144 Pages / Poetry
Kit Robinson’s Quarantina is a poetic diary that extends his practice of the discontinuous present into the history of our current global crises. In poems dated between early 2019 and late 2021, each with its own unique formal structure, one gets the sense of everything happening at once, as indeed it does. The simultaneities of daily life are explored through a range of emotional registers: dread, outrage, panic, humor, compassion, and delight. The poems are personal, political, philosophical, and musical, with a keen attention to rhythm and sound in language. “The poem arrives / Sooner or later / If at all / All the splendor / All the ardor / Spills out onto the table / The periodic table / The elements of our lives / Add up to / Minus a sudden breath.”
Praise for Quarantina
The history of poems written in confinement or exile extends through millennia to reach Kit Robinson’s Quarantina, whose rhyme between the isolation in which its poems were composed & a poet’s determination to touch & engage the world via solitude enables Kit to relax (he’s alone) while on his toes (he’s talking to you). The time to read Quarantina is now, because now—our strange new now—is what it’s all about.

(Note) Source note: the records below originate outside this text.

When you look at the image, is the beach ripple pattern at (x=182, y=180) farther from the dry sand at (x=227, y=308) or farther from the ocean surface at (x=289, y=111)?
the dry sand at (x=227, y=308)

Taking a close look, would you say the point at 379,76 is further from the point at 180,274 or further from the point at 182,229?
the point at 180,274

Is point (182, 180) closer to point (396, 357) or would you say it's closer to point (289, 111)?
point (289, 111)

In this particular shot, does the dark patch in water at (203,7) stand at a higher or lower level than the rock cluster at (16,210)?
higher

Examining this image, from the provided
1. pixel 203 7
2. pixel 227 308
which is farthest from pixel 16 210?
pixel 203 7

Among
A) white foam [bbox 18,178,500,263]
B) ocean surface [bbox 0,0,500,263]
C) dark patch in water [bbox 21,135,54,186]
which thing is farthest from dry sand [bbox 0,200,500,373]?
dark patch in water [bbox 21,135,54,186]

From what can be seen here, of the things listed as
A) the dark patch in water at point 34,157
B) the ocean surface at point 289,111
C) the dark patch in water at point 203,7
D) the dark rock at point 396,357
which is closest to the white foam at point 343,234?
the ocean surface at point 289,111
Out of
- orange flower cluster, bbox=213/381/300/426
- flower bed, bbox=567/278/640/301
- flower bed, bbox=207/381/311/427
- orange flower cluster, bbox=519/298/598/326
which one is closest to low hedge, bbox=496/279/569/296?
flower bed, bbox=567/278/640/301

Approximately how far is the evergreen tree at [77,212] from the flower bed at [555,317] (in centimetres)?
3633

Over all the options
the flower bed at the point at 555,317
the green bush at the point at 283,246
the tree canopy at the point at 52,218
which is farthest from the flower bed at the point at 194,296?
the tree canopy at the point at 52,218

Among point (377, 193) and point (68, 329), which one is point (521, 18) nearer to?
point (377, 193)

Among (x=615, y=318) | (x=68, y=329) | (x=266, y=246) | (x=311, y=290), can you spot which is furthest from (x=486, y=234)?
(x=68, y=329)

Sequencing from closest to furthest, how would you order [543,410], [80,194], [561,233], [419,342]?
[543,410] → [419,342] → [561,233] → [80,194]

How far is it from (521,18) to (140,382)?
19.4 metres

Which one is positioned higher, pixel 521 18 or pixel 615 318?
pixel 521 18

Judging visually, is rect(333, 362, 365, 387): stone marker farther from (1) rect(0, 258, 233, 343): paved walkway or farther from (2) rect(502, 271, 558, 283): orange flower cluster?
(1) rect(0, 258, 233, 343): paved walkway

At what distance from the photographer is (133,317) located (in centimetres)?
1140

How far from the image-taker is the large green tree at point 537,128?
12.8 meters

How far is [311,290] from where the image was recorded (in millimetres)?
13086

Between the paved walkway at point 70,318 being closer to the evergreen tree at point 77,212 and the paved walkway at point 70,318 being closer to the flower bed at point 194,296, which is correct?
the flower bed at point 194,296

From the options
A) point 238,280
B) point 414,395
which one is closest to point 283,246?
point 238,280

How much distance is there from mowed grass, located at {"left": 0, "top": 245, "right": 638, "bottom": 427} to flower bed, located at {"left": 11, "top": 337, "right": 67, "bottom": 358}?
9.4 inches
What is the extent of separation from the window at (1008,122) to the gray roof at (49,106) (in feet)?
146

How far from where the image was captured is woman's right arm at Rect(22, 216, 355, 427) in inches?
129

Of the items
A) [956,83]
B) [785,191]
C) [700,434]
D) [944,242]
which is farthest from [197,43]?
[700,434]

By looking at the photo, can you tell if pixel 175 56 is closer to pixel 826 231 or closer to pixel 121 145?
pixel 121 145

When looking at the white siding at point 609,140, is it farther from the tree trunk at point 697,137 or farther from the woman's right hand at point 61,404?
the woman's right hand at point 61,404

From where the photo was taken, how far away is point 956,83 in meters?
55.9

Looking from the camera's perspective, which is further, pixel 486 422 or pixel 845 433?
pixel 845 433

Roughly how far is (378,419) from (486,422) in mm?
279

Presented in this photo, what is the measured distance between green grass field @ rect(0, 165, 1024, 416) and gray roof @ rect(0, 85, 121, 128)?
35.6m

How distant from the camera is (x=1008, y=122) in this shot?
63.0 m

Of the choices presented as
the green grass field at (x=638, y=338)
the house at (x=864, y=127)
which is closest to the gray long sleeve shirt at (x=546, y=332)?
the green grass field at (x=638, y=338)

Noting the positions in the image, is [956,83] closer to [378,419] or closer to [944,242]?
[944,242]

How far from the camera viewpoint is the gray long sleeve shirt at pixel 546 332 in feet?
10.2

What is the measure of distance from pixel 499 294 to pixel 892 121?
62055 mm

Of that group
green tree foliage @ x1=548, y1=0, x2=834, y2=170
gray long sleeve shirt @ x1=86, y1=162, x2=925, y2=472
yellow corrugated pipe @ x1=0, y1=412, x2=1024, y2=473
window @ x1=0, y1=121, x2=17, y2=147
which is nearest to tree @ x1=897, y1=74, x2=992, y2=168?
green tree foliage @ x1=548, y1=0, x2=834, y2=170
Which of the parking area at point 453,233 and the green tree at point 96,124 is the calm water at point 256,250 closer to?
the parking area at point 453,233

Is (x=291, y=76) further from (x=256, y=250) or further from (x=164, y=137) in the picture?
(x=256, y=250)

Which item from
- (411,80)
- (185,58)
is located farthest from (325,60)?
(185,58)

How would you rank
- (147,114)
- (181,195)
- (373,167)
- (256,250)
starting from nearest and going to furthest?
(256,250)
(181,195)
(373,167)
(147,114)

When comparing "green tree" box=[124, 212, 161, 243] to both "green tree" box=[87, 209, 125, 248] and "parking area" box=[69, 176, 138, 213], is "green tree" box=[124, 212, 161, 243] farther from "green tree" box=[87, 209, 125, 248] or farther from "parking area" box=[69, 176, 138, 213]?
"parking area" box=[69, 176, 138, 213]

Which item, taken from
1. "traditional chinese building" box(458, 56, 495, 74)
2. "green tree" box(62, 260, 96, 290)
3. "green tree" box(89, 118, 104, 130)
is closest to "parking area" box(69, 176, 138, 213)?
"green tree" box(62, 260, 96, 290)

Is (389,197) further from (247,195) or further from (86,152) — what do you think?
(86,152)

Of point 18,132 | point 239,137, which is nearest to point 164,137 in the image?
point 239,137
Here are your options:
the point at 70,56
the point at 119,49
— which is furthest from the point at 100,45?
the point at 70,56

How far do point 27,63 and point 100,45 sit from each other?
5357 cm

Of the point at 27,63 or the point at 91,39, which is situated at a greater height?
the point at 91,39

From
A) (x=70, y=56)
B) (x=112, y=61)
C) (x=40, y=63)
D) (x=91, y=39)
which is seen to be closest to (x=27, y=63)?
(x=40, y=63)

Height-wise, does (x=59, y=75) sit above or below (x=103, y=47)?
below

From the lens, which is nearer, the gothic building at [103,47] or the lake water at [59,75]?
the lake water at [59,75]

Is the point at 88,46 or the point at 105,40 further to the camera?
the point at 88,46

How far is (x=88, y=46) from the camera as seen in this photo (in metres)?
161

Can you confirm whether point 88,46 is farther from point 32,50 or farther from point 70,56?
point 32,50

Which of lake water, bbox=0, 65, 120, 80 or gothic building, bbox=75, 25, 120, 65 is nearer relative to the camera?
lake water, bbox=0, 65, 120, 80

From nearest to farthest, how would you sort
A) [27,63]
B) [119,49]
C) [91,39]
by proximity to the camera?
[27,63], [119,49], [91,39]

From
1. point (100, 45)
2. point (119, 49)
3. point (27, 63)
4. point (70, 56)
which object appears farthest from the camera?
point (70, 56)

Tom Mandel, author of Letter to Poetry
It’s easy to relish Kit Robinson’s poems for their attention to the particularities of the everyday amidst the blur of pandemic life. Written over a 21-month period before, during, and after the onset of the pandemic, these poems hit quick and smolder, jammed with content—a thought, a sound, a sight, a friend, reflections of the poem itself—lines stacking one after another, as the days stack up in life under quarantine. “Reading time like a book.” This book bears all that is profound and mundane about the passage of time in global crisis.
Syd Staiti, author of The Undying Present
Historically and culturally situated, the poems in Quarantina put into sharp focus frames of existence before and after the global pandemic. Their very sequencing enacts an eerie effect which reassigns the before moment its own special cachet, like “look ma, no hands!” With their time stamps and paratactic movement, these texts play up the Covid lexicon and ready-made expressions to hail us across our common track: “Stand clear of the sliding doors.” Attentive to the acoustic rhapsody of the natural world as well as tragic “I can’t breathe” notes, Robinson speaks “on the lip of death” in a lyric voice that translates “the planet as text.”
A secret philosopher who embeds truth in a poetic practice of instants accumulating into something more than whole—like a rainstorm of many tiny drops—Robinson constructs in Quarantina a narrative of thought to keep us all steady within our shared story of a time broken by a virus. Our unexpected suffering and some unanticipated delights are coolly observed and carefully deployed in a celebration of wit and integrity. With Robinson we learn as we plumb the nature of time—that ancient conundrum—made sparely contemporary in these crisp, neat lines. Quarantined within these brilliant works we rediscover a rich interior space in which to contemplate time and the times.
Rodger Kamenetz, author of Dream Logic
There is a distinctive pulse of contemporaneity to Kit Robinson’s craft and art. I admire the luminous consciousness, rage, empathy, and the immense range of this book. Outward and self-probing, the poems here are uncompromisingly multidimensional. I find their imaginative profundity refreshing. There is no hesitation in engaging with politics, urbanity, history, philosophy, nature, music, travel, friendship. This evanescent and versatile poet speaks to us all.
Uche Nduka, author of Scissorwork
What a pleasure to read Kit Robinson’s Quarantina! There’s a great variety of forms, purposes, and strategies throughout, but they all cohere in this story of the pandemic and who/whether we (and poetry) can survive and thrive in it. Dating the poems grounds them in daily reality, as his psyche and aesthetic interact with history and current affairs, e.g. “Hell No!” which brings together Crazy Horse and Jacob Blake. I like the strong sense of form/closure in each poem, the insistence of the everyday, having to deal with the pandemic and speculations about its meanings, the focus on language, the playfulness and humor. Great work!